## Directions
Please express the lines as a JSON list of strings, one string per line, leaving out blank lines. Use only the lines starting with the line that contains "What distance lies" and going on through the line that contains "3.16 metres", both included.
===== Records for the exercise
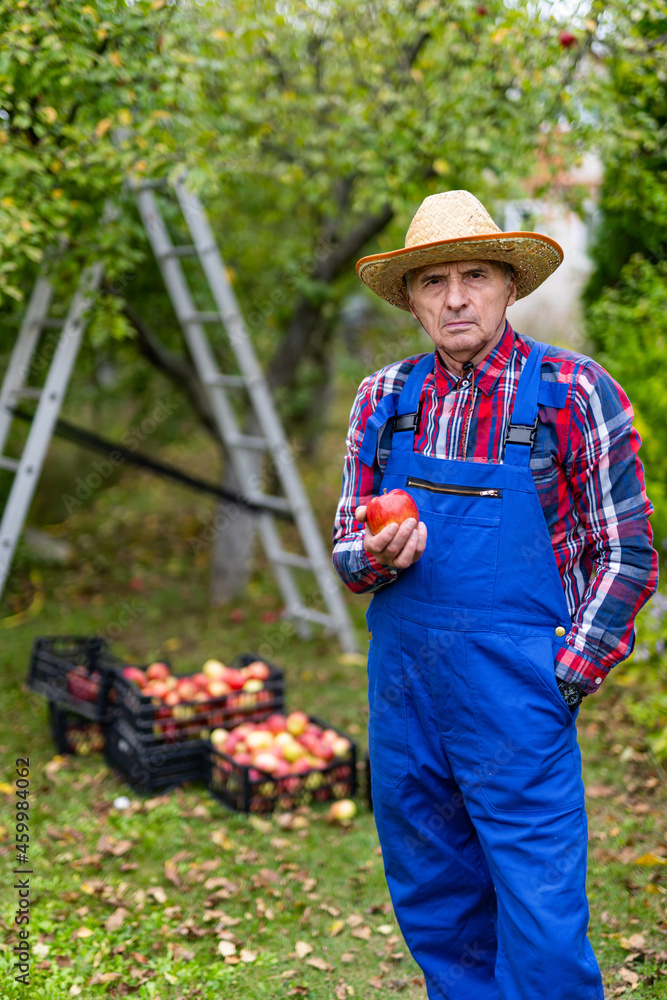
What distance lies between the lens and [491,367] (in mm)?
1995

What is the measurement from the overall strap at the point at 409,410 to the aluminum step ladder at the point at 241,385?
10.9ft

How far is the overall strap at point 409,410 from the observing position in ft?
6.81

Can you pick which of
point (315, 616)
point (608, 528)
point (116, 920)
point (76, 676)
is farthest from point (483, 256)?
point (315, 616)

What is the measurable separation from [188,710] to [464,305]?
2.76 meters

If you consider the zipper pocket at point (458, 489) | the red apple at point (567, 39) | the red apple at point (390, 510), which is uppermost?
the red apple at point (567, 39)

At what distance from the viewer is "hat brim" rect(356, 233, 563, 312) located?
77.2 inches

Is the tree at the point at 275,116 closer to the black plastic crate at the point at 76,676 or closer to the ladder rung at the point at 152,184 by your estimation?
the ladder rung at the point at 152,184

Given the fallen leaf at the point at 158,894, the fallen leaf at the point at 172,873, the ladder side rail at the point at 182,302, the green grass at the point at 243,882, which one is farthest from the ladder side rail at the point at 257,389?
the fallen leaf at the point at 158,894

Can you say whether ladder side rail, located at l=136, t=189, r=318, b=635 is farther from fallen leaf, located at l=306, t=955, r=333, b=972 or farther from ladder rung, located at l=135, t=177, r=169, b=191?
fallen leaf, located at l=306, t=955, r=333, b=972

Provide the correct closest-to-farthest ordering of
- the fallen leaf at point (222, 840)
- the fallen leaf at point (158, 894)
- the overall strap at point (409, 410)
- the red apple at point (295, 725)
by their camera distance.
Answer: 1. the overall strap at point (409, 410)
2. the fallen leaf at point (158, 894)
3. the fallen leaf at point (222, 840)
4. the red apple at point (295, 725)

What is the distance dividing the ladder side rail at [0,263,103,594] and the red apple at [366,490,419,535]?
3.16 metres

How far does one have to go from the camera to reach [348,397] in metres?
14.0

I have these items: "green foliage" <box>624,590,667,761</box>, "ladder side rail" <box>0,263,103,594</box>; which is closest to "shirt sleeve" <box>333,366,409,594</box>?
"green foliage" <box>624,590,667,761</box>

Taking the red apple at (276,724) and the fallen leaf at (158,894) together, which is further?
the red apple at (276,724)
==========
===== Records for the exercise
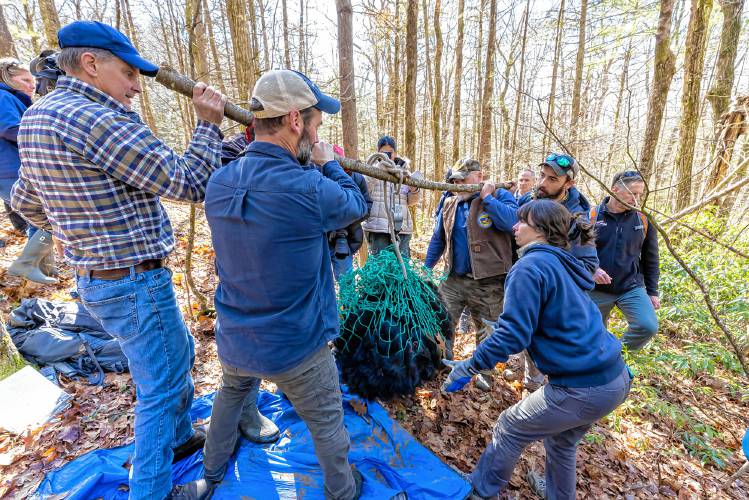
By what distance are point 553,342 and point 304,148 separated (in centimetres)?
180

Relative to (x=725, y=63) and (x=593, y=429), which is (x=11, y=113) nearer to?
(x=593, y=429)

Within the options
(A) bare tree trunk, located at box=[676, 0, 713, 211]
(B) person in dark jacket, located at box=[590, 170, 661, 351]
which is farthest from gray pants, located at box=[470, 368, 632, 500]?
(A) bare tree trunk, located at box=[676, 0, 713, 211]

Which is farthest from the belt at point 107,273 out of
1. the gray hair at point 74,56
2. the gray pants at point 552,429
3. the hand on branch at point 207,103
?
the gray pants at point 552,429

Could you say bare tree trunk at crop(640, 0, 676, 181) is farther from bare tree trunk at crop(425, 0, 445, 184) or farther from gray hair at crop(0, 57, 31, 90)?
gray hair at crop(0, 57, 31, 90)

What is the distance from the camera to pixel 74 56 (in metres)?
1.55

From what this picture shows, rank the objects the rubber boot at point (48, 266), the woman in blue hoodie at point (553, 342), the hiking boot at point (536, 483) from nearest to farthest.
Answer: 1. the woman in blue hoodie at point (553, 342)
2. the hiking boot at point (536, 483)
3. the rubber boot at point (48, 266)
==========
===== Records for the exercise
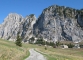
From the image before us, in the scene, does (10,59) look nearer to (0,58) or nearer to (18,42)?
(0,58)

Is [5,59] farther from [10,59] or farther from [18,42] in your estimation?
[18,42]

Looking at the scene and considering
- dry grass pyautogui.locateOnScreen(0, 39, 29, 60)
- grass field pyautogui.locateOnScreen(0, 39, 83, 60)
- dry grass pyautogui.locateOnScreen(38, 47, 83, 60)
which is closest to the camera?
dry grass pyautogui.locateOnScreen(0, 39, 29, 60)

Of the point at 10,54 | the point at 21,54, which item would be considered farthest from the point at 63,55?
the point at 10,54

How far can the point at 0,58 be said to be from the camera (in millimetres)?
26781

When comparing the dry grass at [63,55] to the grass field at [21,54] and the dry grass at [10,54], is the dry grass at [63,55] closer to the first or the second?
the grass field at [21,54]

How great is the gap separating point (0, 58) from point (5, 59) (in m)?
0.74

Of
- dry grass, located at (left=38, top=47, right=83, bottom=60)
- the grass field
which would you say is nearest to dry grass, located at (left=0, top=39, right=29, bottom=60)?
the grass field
==========
## Exercise output
[
  "What distance lies between the lens and [491,367] (in mm)?",
  "1995",
  "What is the measurement from the overall strap at the point at 409,410 to the aluminum step ladder at the point at 241,385?",
  "10.9ft",
  "How far is the overall strap at point 409,410 from the observing position in ft?",
  "6.81",
  "Can you pick which of",
  "point (315, 616)",
  "point (608, 528)",
  "point (116, 920)",
  "point (76, 676)",
  "is farthest from point (483, 256)?",
  "point (315, 616)",
  "What is the measurable separation from [188,710] to [464,305]?",
  "2.76 meters",
  "If you consider the zipper pocket at point (458, 489) | the red apple at point (567, 39) | the red apple at point (390, 510), which is uppermost?",
  "the red apple at point (567, 39)",
  "At what distance from the viewer is \"hat brim\" rect(356, 233, 563, 312) located?",
  "77.2 inches",
  "Is the tree at the point at 275,116 closer to the black plastic crate at the point at 76,676 or closer to the ladder rung at the point at 152,184 by your estimation?",
  "the ladder rung at the point at 152,184",
  "Given the fallen leaf at the point at 158,894, the fallen leaf at the point at 172,873, the ladder side rail at the point at 182,302, the green grass at the point at 243,882, which one is farthest from the ladder side rail at the point at 257,389?",
  "the fallen leaf at the point at 158,894",
  "Can you say whether ladder side rail, located at l=136, t=189, r=318, b=635 is farther from fallen leaf, located at l=306, t=955, r=333, b=972 or farther from ladder rung, located at l=135, t=177, r=169, b=191?",
  "fallen leaf, located at l=306, t=955, r=333, b=972",
  "Provide the correct closest-to-farthest ordering of",
  "- the fallen leaf at point (222, 840)",
  "- the fallen leaf at point (158, 894)",
  "- the overall strap at point (409, 410)",
  "- the red apple at point (295, 725)",
  "by their camera distance.",
  "Answer: 1. the overall strap at point (409, 410)",
  "2. the fallen leaf at point (158, 894)",
  "3. the fallen leaf at point (222, 840)",
  "4. the red apple at point (295, 725)",
  "What is the distance dividing the ladder side rail at [0,263,103,594] and the red apple at [366,490,419,535]?",
  "3.16 metres"
]